## Instructions to follow
Can you give the lines of the items below as a Markdown table with a "Row" column for the row number and a "Line" column for the line? Start at the beginning of the items, end at the line containing "3.23 metres", and leave out blank lines.

## Task input
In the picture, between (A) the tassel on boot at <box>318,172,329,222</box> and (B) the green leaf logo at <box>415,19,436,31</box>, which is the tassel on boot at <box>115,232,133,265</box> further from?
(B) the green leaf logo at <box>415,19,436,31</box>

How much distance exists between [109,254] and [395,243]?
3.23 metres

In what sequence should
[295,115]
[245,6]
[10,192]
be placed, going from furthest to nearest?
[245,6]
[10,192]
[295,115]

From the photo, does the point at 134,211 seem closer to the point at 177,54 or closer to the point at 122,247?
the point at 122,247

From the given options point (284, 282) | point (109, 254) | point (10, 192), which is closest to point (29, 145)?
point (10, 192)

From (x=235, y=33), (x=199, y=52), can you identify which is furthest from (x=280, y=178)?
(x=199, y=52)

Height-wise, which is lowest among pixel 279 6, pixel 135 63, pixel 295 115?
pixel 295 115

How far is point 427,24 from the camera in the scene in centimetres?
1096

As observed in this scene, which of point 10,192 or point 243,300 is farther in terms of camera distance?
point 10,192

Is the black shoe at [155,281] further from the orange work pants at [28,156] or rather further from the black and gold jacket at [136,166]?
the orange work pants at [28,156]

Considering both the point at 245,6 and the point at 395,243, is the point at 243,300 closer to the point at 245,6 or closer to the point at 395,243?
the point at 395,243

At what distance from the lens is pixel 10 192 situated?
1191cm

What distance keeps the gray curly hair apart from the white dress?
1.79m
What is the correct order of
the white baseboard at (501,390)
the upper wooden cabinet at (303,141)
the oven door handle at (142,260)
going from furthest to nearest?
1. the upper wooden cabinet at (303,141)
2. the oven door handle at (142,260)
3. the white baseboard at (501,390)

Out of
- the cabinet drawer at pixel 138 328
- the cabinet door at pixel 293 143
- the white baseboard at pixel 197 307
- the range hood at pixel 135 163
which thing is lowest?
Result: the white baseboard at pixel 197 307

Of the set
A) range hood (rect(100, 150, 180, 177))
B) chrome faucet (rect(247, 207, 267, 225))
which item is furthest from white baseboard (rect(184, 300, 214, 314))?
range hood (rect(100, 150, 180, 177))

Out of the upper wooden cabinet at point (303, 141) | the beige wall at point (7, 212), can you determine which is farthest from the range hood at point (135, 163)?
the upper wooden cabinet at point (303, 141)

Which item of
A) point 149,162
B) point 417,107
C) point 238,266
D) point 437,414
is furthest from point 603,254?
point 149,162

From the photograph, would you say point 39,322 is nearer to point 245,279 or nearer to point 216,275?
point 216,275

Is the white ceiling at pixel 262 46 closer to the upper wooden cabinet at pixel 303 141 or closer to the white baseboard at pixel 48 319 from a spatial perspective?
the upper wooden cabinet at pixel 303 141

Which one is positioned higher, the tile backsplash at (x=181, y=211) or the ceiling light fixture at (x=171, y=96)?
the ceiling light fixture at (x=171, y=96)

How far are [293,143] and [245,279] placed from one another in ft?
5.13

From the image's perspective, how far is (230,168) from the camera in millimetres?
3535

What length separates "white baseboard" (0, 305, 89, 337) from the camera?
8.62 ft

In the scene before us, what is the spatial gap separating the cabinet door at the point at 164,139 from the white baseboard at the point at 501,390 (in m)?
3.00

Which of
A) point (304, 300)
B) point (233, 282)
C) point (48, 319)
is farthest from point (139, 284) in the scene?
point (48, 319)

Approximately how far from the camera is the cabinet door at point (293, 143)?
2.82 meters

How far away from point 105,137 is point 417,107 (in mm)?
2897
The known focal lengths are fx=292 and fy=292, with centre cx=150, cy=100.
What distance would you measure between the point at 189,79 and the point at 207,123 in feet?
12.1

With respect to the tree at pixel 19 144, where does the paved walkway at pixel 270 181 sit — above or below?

## Expected answer
| Row | Line |
|---|---|
| 1 | In the picture, between (A) the tassel on boot at <box>318,172,329,222</box> and (B) the green leaf logo at <box>415,19,436,31</box>, which is the tassel on boot at <box>115,232,133,265</box> further from? |
| 2 | (B) the green leaf logo at <box>415,19,436,31</box> |
| 3 | How much distance exists between [109,254] and [395,243]? |
| 4 | 3.23 metres |